Spatial reasoning dataset excerpts
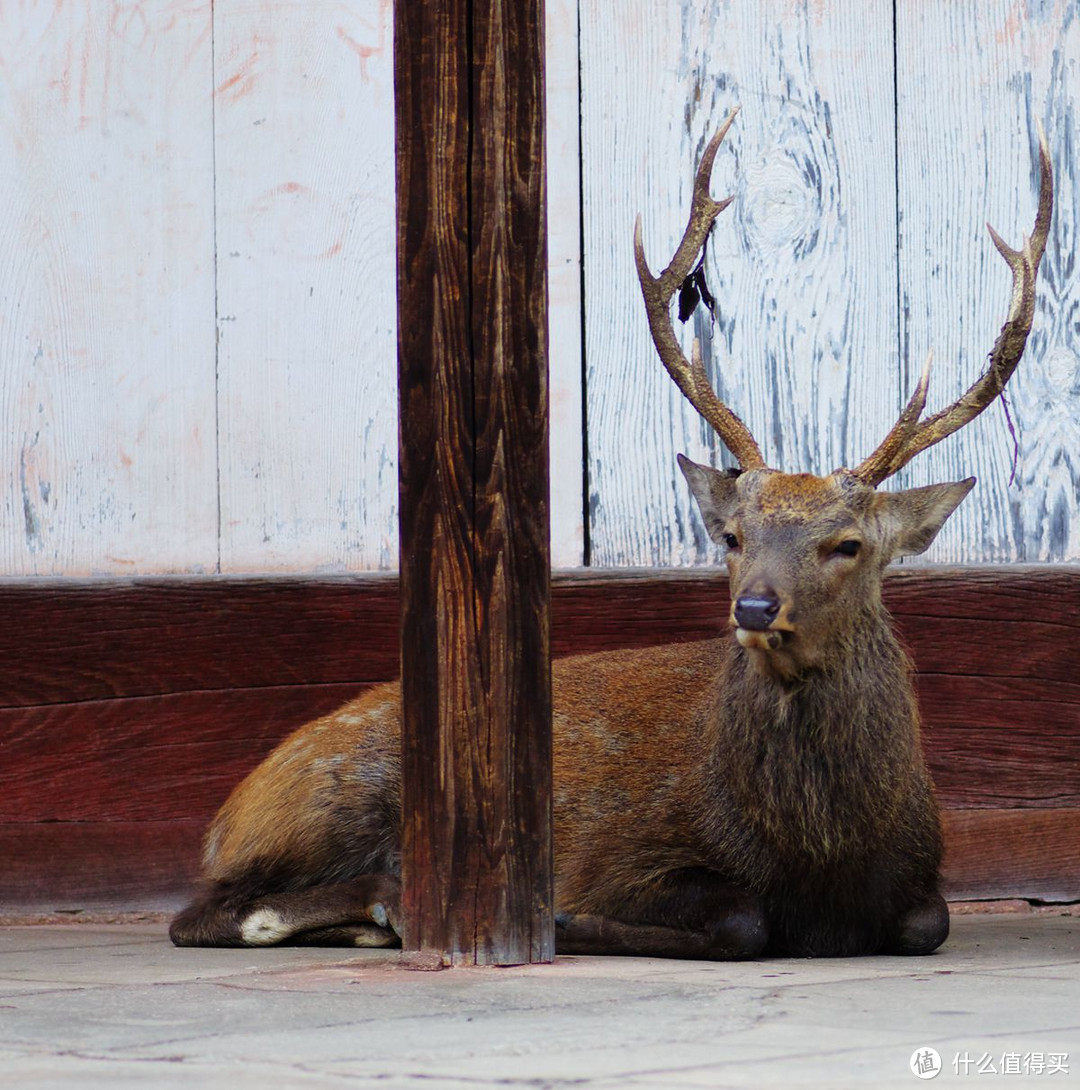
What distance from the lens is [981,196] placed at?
19.3 feet

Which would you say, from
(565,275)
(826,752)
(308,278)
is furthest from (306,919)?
(565,275)

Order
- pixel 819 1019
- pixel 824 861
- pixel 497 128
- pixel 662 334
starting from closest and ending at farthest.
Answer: pixel 819 1019, pixel 497 128, pixel 824 861, pixel 662 334

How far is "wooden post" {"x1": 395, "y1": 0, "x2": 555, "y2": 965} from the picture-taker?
4.02m

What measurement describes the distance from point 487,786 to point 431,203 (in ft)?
4.01

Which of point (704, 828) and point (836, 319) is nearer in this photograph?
point (704, 828)

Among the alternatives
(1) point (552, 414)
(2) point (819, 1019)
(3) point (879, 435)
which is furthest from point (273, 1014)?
(3) point (879, 435)

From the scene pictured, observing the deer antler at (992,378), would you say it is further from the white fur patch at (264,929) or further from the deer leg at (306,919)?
the white fur patch at (264,929)

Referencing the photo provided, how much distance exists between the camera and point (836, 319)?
586cm

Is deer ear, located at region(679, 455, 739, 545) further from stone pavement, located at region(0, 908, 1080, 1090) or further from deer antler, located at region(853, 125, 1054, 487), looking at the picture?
stone pavement, located at region(0, 908, 1080, 1090)

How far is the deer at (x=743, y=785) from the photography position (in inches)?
190

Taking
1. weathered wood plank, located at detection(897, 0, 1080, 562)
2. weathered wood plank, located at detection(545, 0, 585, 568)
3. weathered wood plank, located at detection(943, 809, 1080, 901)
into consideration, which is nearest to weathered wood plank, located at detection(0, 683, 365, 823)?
weathered wood plank, located at detection(545, 0, 585, 568)

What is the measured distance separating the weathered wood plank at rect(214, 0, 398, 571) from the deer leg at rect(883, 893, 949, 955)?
186 centimetres

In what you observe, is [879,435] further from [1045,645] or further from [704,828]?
[704,828]

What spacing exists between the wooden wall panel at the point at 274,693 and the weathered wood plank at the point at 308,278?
0.26m
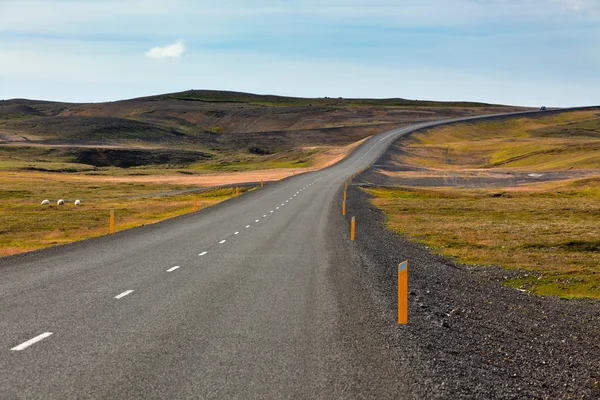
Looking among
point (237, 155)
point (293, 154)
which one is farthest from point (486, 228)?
point (237, 155)

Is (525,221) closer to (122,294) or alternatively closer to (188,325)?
(122,294)

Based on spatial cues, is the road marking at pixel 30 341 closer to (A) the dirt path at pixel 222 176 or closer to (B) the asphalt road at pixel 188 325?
(B) the asphalt road at pixel 188 325

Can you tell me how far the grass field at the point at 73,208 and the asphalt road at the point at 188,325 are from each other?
10.4 meters

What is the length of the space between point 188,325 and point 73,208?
44.5 m

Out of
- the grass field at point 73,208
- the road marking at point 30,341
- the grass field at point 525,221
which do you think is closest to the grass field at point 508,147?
the grass field at point 525,221

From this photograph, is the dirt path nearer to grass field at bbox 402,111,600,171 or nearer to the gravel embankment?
grass field at bbox 402,111,600,171

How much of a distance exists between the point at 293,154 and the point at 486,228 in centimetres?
9924

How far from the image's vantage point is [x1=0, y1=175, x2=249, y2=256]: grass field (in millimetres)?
33856

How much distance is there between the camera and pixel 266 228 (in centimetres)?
3158

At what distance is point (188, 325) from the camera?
1111 cm

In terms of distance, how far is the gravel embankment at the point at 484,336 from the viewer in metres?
8.34

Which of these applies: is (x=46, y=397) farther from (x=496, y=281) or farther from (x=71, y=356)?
(x=496, y=281)

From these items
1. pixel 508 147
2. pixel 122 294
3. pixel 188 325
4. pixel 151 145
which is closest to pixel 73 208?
pixel 122 294

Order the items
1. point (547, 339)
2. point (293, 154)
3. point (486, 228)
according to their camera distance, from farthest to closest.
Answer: point (293, 154), point (486, 228), point (547, 339)
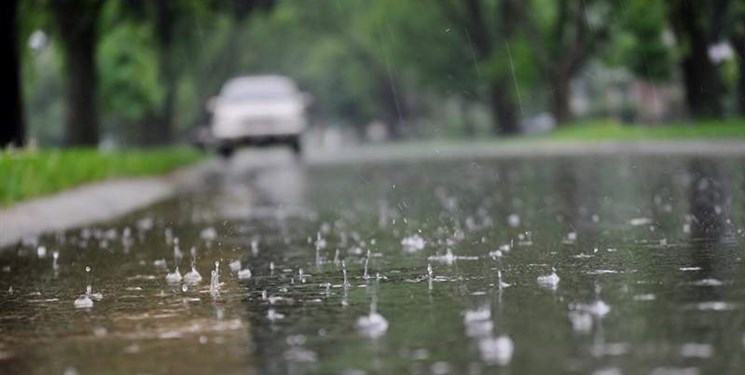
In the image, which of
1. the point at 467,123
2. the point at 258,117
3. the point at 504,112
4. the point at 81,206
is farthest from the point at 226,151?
the point at 467,123

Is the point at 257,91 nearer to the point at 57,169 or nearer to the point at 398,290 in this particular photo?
the point at 57,169

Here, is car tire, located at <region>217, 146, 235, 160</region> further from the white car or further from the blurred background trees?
the blurred background trees

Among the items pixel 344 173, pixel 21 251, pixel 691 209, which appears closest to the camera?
pixel 21 251

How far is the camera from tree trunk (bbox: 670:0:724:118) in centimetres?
4284

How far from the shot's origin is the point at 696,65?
43844 millimetres

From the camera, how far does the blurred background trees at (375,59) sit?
118ft

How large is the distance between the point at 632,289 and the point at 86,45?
2807 cm

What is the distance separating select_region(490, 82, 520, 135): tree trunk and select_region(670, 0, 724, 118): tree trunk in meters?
25.7

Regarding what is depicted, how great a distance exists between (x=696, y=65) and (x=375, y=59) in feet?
162

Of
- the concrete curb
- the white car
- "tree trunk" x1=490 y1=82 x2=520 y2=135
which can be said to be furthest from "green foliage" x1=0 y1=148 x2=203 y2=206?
"tree trunk" x1=490 y1=82 x2=520 y2=135

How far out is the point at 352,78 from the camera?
3853 inches

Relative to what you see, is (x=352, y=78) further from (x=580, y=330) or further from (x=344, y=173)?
(x=580, y=330)

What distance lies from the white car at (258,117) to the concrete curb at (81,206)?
11371 millimetres

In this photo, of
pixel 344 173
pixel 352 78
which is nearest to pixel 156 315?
pixel 344 173
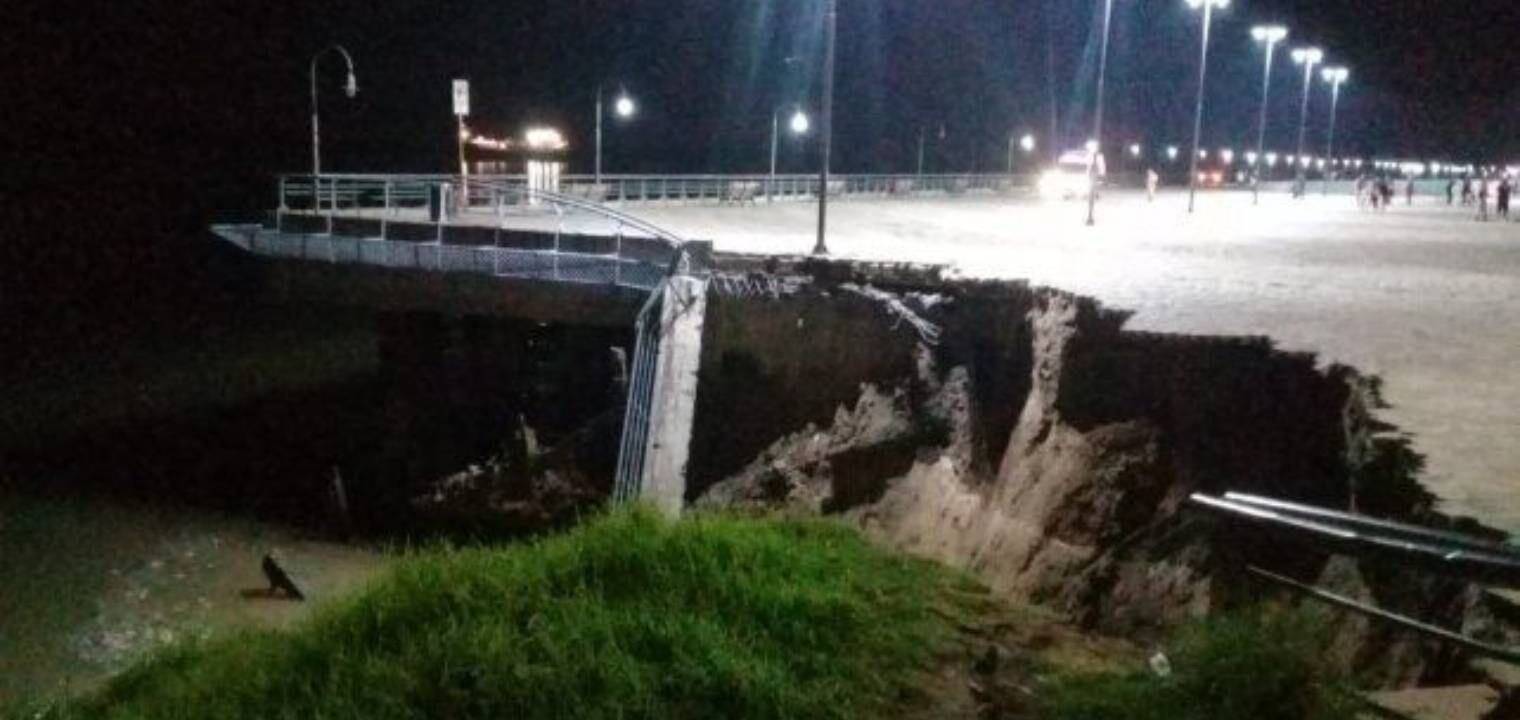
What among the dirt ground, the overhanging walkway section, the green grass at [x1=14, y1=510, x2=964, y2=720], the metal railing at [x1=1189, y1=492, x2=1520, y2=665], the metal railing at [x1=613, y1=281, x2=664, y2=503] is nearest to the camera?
the metal railing at [x1=1189, y1=492, x2=1520, y2=665]

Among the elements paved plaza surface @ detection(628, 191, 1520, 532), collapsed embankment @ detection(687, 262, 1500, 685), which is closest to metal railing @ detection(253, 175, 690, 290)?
collapsed embankment @ detection(687, 262, 1500, 685)

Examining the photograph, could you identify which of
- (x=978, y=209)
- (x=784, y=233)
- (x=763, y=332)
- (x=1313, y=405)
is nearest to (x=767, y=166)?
Result: (x=978, y=209)

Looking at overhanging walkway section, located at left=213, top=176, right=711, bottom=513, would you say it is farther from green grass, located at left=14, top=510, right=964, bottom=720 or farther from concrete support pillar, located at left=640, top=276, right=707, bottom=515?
green grass, located at left=14, top=510, right=964, bottom=720

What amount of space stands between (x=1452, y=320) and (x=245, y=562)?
1454cm

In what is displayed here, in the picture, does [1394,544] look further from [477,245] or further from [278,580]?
[477,245]

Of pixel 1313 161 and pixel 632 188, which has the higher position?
pixel 1313 161

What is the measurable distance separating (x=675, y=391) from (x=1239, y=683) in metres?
12.0

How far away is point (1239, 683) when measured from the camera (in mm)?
A: 5262

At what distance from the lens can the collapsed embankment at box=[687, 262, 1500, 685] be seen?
8.91 metres

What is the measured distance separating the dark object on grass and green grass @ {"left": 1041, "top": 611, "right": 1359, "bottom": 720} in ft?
39.4

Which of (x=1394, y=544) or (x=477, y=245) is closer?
(x=1394, y=544)

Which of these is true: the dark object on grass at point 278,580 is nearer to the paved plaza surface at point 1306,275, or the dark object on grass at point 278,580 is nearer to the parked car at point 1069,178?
the paved plaza surface at point 1306,275

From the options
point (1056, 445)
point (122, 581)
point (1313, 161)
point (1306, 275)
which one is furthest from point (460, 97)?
point (1313, 161)

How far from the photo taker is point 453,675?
724 centimetres
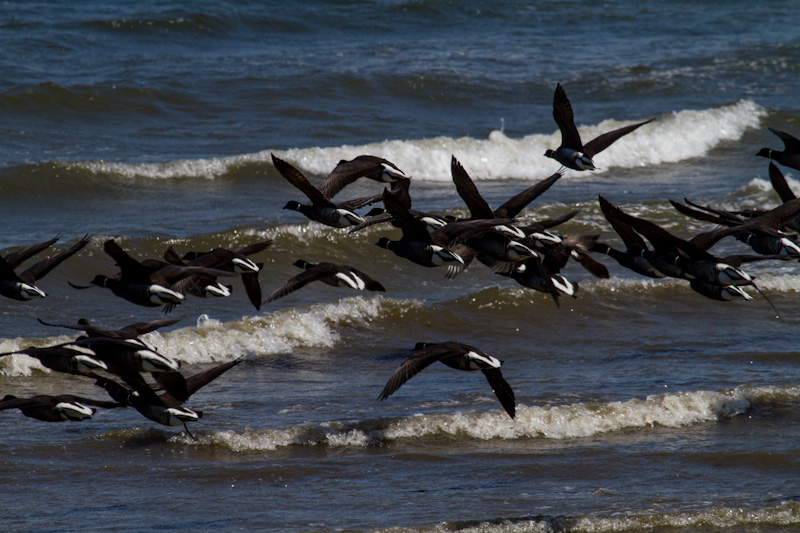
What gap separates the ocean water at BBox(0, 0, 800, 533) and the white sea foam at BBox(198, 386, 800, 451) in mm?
28

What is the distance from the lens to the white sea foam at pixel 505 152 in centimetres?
1884

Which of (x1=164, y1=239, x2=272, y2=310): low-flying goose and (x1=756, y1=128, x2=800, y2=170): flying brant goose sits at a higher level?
(x1=756, y1=128, x2=800, y2=170): flying brant goose

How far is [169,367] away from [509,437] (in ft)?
12.0

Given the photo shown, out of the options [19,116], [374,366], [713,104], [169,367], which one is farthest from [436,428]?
[713,104]

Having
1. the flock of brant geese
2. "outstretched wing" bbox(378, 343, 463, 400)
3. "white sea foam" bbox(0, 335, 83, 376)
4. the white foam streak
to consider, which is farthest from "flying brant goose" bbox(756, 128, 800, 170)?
"white sea foam" bbox(0, 335, 83, 376)

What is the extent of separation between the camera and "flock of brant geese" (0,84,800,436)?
22.1ft

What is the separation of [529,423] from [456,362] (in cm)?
168

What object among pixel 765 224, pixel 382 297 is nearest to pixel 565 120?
pixel 765 224

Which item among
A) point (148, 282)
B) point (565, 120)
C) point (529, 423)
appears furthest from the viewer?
point (529, 423)

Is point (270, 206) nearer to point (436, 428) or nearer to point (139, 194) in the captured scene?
point (139, 194)

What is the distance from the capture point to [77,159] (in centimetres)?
1906

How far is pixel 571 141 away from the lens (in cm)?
845

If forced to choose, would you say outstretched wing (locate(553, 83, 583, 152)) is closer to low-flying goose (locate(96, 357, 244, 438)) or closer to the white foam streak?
low-flying goose (locate(96, 357, 244, 438))

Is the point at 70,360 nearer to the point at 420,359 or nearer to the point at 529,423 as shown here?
the point at 420,359
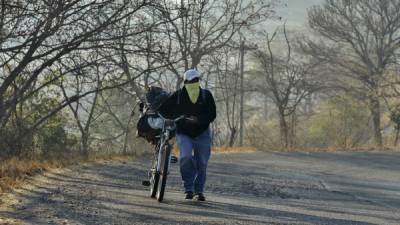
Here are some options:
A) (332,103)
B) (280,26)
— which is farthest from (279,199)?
(332,103)

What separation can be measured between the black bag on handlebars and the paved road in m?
0.88

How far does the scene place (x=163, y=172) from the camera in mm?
9578

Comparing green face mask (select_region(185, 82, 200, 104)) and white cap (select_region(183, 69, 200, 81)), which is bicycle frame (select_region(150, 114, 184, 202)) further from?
white cap (select_region(183, 69, 200, 81))

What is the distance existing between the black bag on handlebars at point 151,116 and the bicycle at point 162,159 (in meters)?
0.12

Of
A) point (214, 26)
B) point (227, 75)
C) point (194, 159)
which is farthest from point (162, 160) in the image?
point (227, 75)

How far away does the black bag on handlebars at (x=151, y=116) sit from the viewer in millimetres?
10133

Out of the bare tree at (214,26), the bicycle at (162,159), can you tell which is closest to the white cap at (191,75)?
the bicycle at (162,159)

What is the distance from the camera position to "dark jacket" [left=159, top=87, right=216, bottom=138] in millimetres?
9898

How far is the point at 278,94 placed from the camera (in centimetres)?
4488

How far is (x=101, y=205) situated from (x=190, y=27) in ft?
81.0

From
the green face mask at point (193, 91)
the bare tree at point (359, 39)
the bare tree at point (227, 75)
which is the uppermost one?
the bare tree at point (359, 39)

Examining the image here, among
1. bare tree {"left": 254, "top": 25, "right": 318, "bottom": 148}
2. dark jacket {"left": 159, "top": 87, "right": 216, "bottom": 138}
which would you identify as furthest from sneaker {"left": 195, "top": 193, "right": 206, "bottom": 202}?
→ bare tree {"left": 254, "top": 25, "right": 318, "bottom": 148}

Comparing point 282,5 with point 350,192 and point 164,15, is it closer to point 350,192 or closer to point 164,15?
point 164,15

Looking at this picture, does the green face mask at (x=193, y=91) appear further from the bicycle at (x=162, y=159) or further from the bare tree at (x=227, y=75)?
the bare tree at (x=227, y=75)
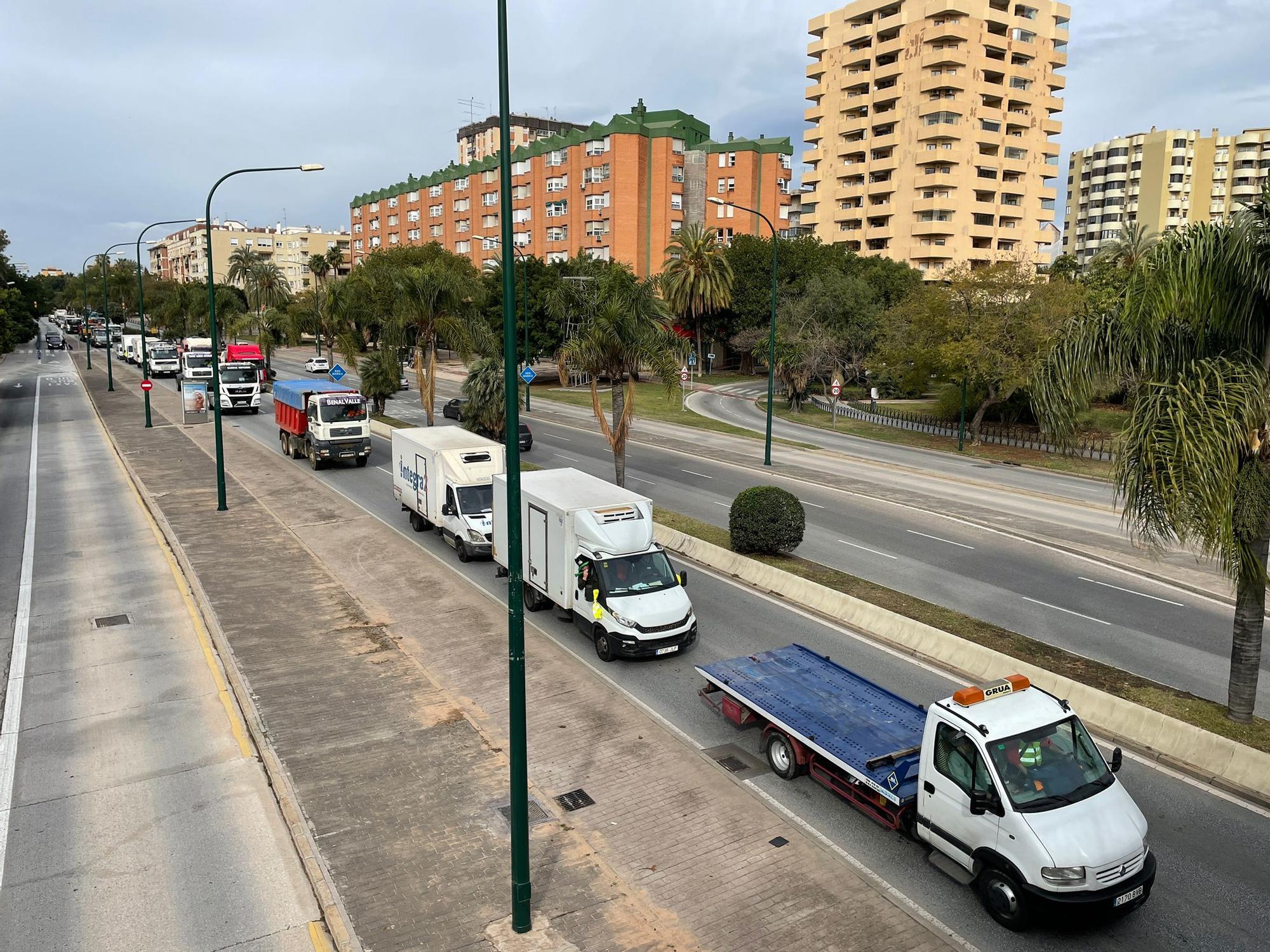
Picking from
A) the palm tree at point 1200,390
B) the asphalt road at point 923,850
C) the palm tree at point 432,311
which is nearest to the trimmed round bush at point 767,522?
the asphalt road at point 923,850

**EXERCISE DETAILS**
Replace "green face mask" with "green face covering" in the lines from the one that has "How far is (x=101, y=205)" through the final line, and write those lines out again with nothing else changed. Leave the pictures out.

**EXERCISE RESULT**
How far is (x=101, y=205) situated from (x=190, y=27) in ft?
81.0

From
the green face covering at point (193, 91)
the bare tree at point (359, 39)
the bare tree at point (227, 75)
which is the uppermost one?
the bare tree at point (359, 39)

Examining the image here, among
1. bare tree {"left": 254, "top": 25, "right": 318, "bottom": 148}
2. dark jacket {"left": 159, "top": 87, "right": 216, "bottom": 138}
which would you identify as furthest from sneaker {"left": 195, "top": 193, "right": 206, "bottom": 202}?
→ bare tree {"left": 254, "top": 25, "right": 318, "bottom": 148}

Comparing point 282,5 with point 350,192 and point 164,15, is it closer to point 350,192 or closer to point 164,15?
point 164,15

Looking at this picture, does the green face covering at (x=193, y=91) appear further from the bicycle at (x=162, y=159) or further from the bare tree at (x=227, y=75)?
the bare tree at (x=227, y=75)
Picking from
A) the palm tree at point 1200,390
B) the asphalt road at point 923,850
C) the palm tree at point 432,311
which is nearest to the trimmed round bush at point 767,522?
the asphalt road at point 923,850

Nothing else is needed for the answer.